Regulation of Firms:

There is agreement in principle for firms to have to abide by ethical standards along with professionals, and that it is unacceptable that some “professional shop” to get the answer that they are looking for. However, this is new territory for the College and we want to proceed carefully.

Things to consider:

  • Avoid regulatory overlap – many different professions working for one company,
  • Proper enforcement provisions and resourcing, and
  • Avoid becoming overly bureaucratic – ensure that the public is truly being protected and not just regulation for regulation’s sake.

Mandatory Declarations of Competency and Conflict of Interest:

The College concurs that practioners should only be working within their Scope of Practice and in every situation practioners should evaluate any real or perceived conflict of interest before taking on work. However, requiring declarations needs to be reasonable. Many College registrants have multiple clients and it would not be feasible nor in the public interest to require a professional to  fill out redundant forms  at the expense of doing a proper job.
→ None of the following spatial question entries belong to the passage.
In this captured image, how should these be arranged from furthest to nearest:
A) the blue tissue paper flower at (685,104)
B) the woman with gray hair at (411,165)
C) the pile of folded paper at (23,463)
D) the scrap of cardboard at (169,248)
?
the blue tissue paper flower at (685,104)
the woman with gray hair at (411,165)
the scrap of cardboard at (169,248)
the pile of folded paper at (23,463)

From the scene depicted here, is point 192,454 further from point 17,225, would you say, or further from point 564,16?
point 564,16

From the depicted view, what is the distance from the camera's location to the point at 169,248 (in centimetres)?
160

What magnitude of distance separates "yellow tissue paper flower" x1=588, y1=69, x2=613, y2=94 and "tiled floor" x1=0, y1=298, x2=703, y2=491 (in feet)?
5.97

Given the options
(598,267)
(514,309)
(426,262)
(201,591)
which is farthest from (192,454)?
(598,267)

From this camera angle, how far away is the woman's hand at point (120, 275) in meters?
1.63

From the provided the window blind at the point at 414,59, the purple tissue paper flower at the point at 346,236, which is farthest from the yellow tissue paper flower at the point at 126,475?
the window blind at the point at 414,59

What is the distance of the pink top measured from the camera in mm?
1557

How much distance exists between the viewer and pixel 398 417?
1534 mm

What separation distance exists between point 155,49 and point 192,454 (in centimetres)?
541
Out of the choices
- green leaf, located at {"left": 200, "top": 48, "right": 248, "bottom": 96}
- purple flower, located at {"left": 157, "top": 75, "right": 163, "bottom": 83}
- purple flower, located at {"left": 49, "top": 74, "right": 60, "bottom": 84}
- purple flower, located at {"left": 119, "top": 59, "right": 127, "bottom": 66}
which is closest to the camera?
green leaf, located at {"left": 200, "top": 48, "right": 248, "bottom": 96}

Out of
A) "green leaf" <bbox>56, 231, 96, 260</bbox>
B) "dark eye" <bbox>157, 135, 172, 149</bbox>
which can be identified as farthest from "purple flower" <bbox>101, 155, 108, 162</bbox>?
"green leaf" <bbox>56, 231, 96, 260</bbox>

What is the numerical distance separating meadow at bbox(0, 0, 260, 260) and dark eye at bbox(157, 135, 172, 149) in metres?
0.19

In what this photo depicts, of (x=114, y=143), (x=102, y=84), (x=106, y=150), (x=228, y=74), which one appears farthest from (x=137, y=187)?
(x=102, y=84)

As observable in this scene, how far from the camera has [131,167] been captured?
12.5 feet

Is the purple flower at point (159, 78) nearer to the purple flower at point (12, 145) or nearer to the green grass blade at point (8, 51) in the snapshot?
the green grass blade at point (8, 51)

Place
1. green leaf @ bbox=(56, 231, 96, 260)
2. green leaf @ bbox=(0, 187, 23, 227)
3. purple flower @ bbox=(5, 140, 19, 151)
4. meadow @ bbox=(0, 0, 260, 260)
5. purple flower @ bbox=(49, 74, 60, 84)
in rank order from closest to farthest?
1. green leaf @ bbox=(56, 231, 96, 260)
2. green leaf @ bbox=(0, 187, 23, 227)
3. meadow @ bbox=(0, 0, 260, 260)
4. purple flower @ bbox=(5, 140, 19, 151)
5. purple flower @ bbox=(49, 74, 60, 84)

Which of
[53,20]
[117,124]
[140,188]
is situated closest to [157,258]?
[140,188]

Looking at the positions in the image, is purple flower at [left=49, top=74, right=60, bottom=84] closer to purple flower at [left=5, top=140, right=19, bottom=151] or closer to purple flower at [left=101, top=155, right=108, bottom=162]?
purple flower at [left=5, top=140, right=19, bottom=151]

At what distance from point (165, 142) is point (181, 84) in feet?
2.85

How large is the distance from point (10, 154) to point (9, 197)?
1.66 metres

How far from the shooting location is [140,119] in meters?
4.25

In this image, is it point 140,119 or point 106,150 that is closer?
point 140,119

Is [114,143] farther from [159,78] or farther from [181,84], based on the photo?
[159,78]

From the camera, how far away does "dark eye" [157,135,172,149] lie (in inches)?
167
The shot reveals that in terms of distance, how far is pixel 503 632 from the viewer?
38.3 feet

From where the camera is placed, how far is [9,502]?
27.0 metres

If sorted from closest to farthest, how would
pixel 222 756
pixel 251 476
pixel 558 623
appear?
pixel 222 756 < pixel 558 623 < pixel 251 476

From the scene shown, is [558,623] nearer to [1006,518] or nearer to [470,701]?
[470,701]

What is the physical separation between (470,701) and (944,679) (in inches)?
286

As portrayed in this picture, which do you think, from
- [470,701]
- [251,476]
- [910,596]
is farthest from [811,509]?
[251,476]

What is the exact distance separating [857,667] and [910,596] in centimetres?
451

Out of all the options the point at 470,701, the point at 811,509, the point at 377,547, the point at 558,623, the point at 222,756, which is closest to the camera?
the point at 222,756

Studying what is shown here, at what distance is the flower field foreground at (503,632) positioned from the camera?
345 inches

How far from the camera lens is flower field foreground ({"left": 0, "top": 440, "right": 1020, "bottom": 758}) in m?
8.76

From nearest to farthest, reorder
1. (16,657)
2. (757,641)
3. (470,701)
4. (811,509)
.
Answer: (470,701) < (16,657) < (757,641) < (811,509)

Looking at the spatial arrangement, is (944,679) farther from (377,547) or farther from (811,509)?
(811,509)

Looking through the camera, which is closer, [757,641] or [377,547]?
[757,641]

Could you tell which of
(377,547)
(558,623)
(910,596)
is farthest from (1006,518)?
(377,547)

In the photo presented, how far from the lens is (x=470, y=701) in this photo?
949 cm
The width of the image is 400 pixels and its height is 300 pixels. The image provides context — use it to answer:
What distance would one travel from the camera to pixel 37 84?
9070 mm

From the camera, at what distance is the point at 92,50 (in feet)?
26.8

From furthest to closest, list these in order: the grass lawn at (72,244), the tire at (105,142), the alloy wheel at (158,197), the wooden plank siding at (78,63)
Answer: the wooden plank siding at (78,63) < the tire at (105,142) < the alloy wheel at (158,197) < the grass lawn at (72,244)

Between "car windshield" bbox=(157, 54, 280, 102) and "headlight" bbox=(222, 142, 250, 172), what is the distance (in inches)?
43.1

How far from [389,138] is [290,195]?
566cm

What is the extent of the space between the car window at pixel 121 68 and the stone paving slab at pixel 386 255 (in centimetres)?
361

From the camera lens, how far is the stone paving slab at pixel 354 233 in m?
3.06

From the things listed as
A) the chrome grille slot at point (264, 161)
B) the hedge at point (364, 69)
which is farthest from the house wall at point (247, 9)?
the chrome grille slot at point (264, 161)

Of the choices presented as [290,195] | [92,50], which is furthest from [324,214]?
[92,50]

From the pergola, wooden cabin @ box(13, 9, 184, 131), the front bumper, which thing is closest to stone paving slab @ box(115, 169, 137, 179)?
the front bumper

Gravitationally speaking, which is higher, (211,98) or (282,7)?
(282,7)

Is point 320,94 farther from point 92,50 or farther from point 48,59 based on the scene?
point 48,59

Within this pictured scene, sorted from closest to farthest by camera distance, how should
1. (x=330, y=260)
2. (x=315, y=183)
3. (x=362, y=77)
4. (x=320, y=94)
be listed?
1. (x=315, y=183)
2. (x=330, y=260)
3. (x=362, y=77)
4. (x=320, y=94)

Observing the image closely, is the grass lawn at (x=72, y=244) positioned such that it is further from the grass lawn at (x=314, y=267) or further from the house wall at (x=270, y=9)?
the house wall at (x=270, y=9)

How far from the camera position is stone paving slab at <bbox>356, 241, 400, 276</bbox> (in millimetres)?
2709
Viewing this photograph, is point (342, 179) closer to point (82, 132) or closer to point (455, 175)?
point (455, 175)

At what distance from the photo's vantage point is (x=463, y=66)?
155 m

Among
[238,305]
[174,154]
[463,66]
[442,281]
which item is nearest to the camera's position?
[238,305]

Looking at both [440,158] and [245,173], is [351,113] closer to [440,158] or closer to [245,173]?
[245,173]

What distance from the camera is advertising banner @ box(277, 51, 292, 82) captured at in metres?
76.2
If the problem that is being solved is about practioners operating outside their scope it would be a better use of the regulators’ and government’s time to audit field work. These audits were a big part of the promise of going to the professional reliance (or results based) model and it was never fulfilled.  This cannot be a ‘back door’ way of not dealing directly with recommendations 3 to 121 stated in the Haddock Report.

The College’s full response is being developed and will be submitted to government prior to the March 4, 2019 deadline as well as made available to College registrants and the public.